Some of these friendships do happily move past the “specialized” stage. This can really be a good field for local missionary work in a sense. But I think they also have a value in them as specialized friendships. We really do care about the people, even when we don’t have that wonderful biblical friendship for which we aim. Selfish Friendship: Holmes says, “Out of the three friendship substitutes, this is the most sinister.” Well, I agree that we should never look at a relationship we have formed for our own selfish gain as a friendship, but that sentence was what made me push back the most. I guess he’s saying that it is sinister to substitute any of these friendships for biblical ones. But the selfish friendship is just plain bad.
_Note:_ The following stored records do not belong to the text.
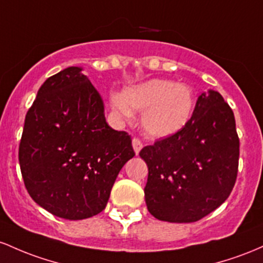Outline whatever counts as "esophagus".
<instances>
[{"instance_id": "obj_1", "label": "esophagus", "mask_w": 263, "mask_h": 263, "mask_svg": "<svg viewBox=\"0 0 263 263\" xmlns=\"http://www.w3.org/2000/svg\"><path fill=\"white\" fill-rule=\"evenodd\" d=\"M133 147H134V152H135V154H139V152L141 150V147H143V143H141V140L140 139H138V138H134V139H133Z\"/></svg>"}]
</instances>
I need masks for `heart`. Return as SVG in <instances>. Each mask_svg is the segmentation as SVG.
Instances as JSON below:
<instances>
[{"mask_svg":"<svg viewBox=\"0 0 263 263\" xmlns=\"http://www.w3.org/2000/svg\"><path fill=\"white\" fill-rule=\"evenodd\" d=\"M111 108L120 118L130 119L134 110L144 112L141 125L149 137L167 138L181 130L191 119L195 96L190 87L166 79H150L114 94Z\"/></svg>","mask_w":263,"mask_h":263,"instance_id":"1","label":"heart"}]
</instances>
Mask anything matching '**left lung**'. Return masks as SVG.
<instances>
[{
  "label": "left lung",
  "mask_w": 263,
  "mask_h": 263,
  "mask_svg": "<svg viewBox=\"0 0 263 263\" xmlns=\"http://www.w3.org/2000/svg\"><path fill=\"white\" fill-rule=\"evenodd\" d=\"M147 210L167 222H195L216 210L235 186L240 139L234 111L215 90L202 93L186 125L144 146Z\"/></svg>",
  "instance_id": "8db88e82"
}]
</instances>
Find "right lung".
I'll list each match as a JSON object with an SVG mask.
<instances>
[{
	"mask_svg": "<svg viewBox=\"0 0 263 263\" xmlns=\"http://www.w3.org/2000/svg\"><path fill=\"white\" fill-rule=\"evenodd\" d=\"M134 155L130 135L105 122L103 100L82 68H66L41 85L18 149L25 186L41 208L67 220L99 214Z\"/></svg>",
	"mask_w": 263,
	"mask_h": 263,
	"instance_id": "right-lung-1",
	"label": "right lung"
}]
</instances>
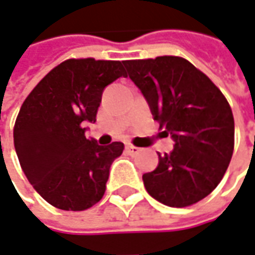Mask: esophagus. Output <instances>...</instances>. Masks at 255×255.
Masks as SVG:
<instances>
[{"instance_id":"esophagus-1","label":"esophagus","mask_w":255,"mask_h":255,"mask_svg":"<svg viewBox=\"0 0 255 255\" xmlns=\"http://www.w3.org/2000/svg\"><path fill=\"white\" fill-rule=\"evenodd\" d=\"M126 149H127V152L129 153V155H138V153L141 152V149H139V148H136V146H134V145H127V146H126Z\"/></svg>"}]
</instances>
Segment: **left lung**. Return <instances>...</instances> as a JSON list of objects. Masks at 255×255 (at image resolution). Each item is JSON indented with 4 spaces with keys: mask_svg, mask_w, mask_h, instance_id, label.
I'll return each mask as SVG.
<instances>
[{
    "mask_svg": "<svg viewBox=\"0 0 255 255\" xmlns=\"http://www.w3.org/2000/svg\"><path fill=\"white\" fill-rule=\"evenodd\" d=\"M123 64L148 100L153 119L174 139L170 153H159L156 169L142 176L146 191L167 207L197 204L221 183L233 155L230 105L221 89L183 57Z\"/></svg>",
    "mask_w": 255,
    "mask_h": 255,
    "instance_id": "obj_1",
    "label": "left lung"
}]
</instances>
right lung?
I'll list each match as a JSON object with an SVG mask.
<instances>
[{
    "label": "right lung",
    "mask_w": 255,
    "mask_h": 255,
    "mask_svg": "<svg viewBox=\"0 0 255 255\" xmlns=\"http://www.w3.org/2000/svg\"><path fill=\"white\" fill-rule=\"evenodd\" d=\"M127 77L121 61L69 58L33 88L19 110L13 143L20 167L48 204L85 211L103 198L123 142L98 145L84 124L96 121L103 89Z\"/></svg>",
    "instance_id": "add662e5"
}]
</instances>
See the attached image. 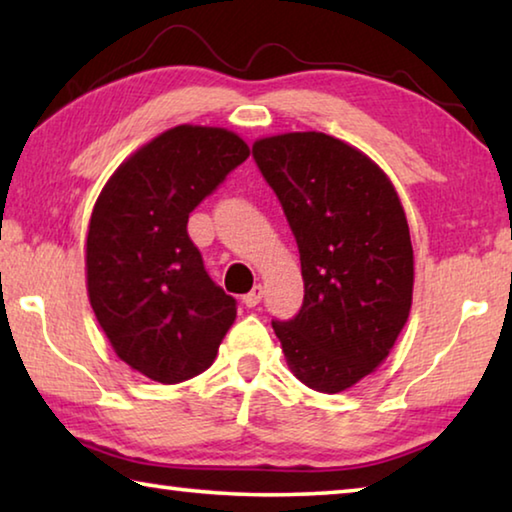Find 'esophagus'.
Instances as JSON below:
<instances>
[{
    "instance_id": "obj_1",
    "label": "esophagus",
    "mask_w": 512,
    "mask_h": 512,
    "mask_svg": "<svg viewBox=\"0 0 512 512\" xmlns=\"http://www.w3.org/2000/svg\"><path fill=\"white\" fill-rule=\"evenodd\" d=\"M262 296H264L262 284H255V287L250 289V291L246 293V296H244V305H246V307H257L259 300H262Z\"/></svg>"
}]
</instances>
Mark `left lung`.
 Returning <instances> with one entry per match:
<instances>
[{
	"label": "left lung",
	"instance_id": "8db88e82",
	"mask_svg": "<svg viewBox=\"0 0 512 512\" xmlns=\"http://www.w3.org/2000/svg\"><path fill=\"white\" fill-rule=\"evenodd\" d=\"M253 158L300 250L305 298L273 329L302 384L341 393L370 375L411 311L413 246L400 198L368 155L325 133L257 140Z\"/></svg>",
	"mask_w": 512,
	"mask_h": 512
}]
</instances>
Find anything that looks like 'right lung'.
Here are the masks:
<instances>
[{
    "label": "right lung",
    "mask_w": 512,
    "mask_h": 512,
    "mask_svg": "<svg viewBox=\"0 0 512 512\" xmlns=\"http://www.w3.org/2000/svg\"><path fill=\"white\" fill-rule=\"evenodd\" d=\"M250 155L239 135L176 126L133 153L94 205L88 296L112 350L160 384L212 366L237 300L205 271L187 235L194 207Z\"/></svg>",
    "instance_id": "add662e5"
}]
</instances>
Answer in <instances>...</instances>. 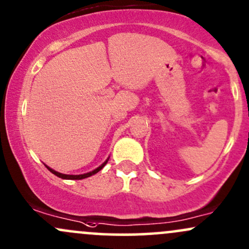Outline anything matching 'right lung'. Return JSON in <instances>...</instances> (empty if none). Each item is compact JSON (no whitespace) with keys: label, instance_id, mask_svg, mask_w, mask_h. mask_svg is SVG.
<instances>
[{"label":"right lung","instance_id":"1","mask_svg":"<svg viewBox=\"0 0 249 249\" xmlns=\"http://www.w3.org/2000/svg\"><path fill=\"white\" fill-rule=\"evenodd\" d=\"M108 158H110V157H108ZM108 158L105 160V162L103 163L102 165H99L97 169H94V170L89 171V173H86V174H80V175H66V174H61V173H59V171H55V170H53V169H52V168H49L48 165H46V166H47V169H48L49 171H51L52 174H54V175H55V176H58V177H60V178H62V179H84V178H87V177L92 176V175L97 174L98 171L102 170L104 166L106 165V163H107Z\"/></svg>","mask_w":249,"mask_h":249}]
</instances>
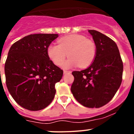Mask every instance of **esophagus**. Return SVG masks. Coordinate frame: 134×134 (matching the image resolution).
Masks as SVG:
<instances>
[{"mask_svg":"<svg viewBox=\"0 0 134 134\" xmlns=\"http://www.w3.org/2000/svg\"><path fill=\"white\" fill-rule=\"evenodd\" d=\"M71 71H63V73L67 74V73H71Z\"/></svg>","mask_w":134,"mask_h":134,"instance_id":"esophagus-1","label":"esophagus"}]
</instances>
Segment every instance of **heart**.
I'll return each instance as SVG.
<instances>
[{
    "label": "heart",
    "mask_w": 134,
    "mask_h": 134,
    "mask_svg": "<svg viewBox=\"0 0 134 134\" xmlns=\"http://www.w3.org/2000/svg\"><path fill=\"white\" fill-rule=\"evenodd\" d=\"M58 42V45L50 44L46 50L49 59L55 65H61L67 55L69 58L62 65L65 69L77 65L84 68L90 65L94 60L96 55V45L84 36L69 35L59 38Z\"/></svg>",
    "instance_id": "heart-1"
}]
</instances>
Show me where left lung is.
I'll use <instances>...</instances> for the list:
<instances>
[{
  "mask_svg": "<svg viewBox=\"0 0 134 134\" xmlns=\"http://www.w3.org/2000/svg\"><path fill=\"white\" fill-rule=\"evenodd\" d=\"M96 47L93 63L86 69L73 71L71 92L83 106L99 108L112 99L122 79L123 63L116 44L95 30H88Z\"/></svg>",
  "mask_w": 134,
  "mask_h": 134,
  "instance_id": "obj_1",
  "label": "left lung"
}]
</instances>
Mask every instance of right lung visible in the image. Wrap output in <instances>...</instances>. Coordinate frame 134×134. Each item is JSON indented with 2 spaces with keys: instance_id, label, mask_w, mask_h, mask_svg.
<instances>
[{
  "instance_id": "1",
  "label": "right lung",
  "mask_w": 134,
  "mask_h": 134,
  "mask_svg": "<svg viewBox=\"0 0 134 134\" xmlns=\"http://www.w3.org/2000/svg\"><path fill=\"white\" fill-rule=\"evenodd\" d=\"M58 37V34L29 35L10 48L4 66L6 86L16 103L26 109H43L54 98L55 84L63 72L49 59L46 50Z\"/></svg>"
}]
</instances>
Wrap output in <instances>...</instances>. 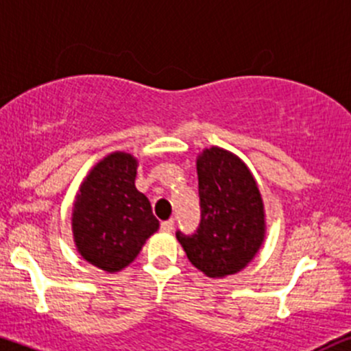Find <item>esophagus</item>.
Instances as JSON below:
<instances>
[{"label":"esophagus","mask_w":351,"mask_h":351,"mask_svg":"<svg viewBox=\"0 0 351 351\" xmlns=\"http://www.w3.org/2000/svg\"><path fill=\"white\" fill-rule=\"evenodd\" d=\"M173 228H175V219L173 218H169L167 221L161 223V230H163V232H171Z\"/></svg>","instance_id":"obj_1"}]
</instances>
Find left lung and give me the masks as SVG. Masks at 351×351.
Returning <instances> with one entry per match:
<instances>
[{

I don’t think the other two categories were sinister forms of friendships to have alongside of biblical friendships in our pilgrimage between this age and the age to come. Sure, I want to have rich biblical friendships, and I agree with the author that I shouldn’t settle for cyber friends and specialized friendships as a substitute for my need for biblical friendships. I would look at them under the umbrella of that goal, since I am a Christian in all of them. I don't think that all cyber friendships and specialized friendships are superficial. And when we do find that we have an imbalance with superficial friendships in our lives, I believe that makes us long for enriching, biblical friendships.  Holmes does acknowledge the goodness and function for some of these relationships when he warns in closing, “Technology, social media, and common interests are helpful contexts and tools to help facilitate friendship, but friendship itself is always more than these” (41). Because, yes, a Christian’s expectation for friendship should differ from an unbeliever’s. Here are two ways the author closes his chapter regarding how the gospel applies to our friendships: “you are brought into friendship by Jesus Christ in order to:
  1. pursue the lost for friendship ideally leading to Christ,
  2. pursue fellow believers for friendship grounded in Christ” (42)
I’m looking forward to the next chapter on the marks of biblical friendship.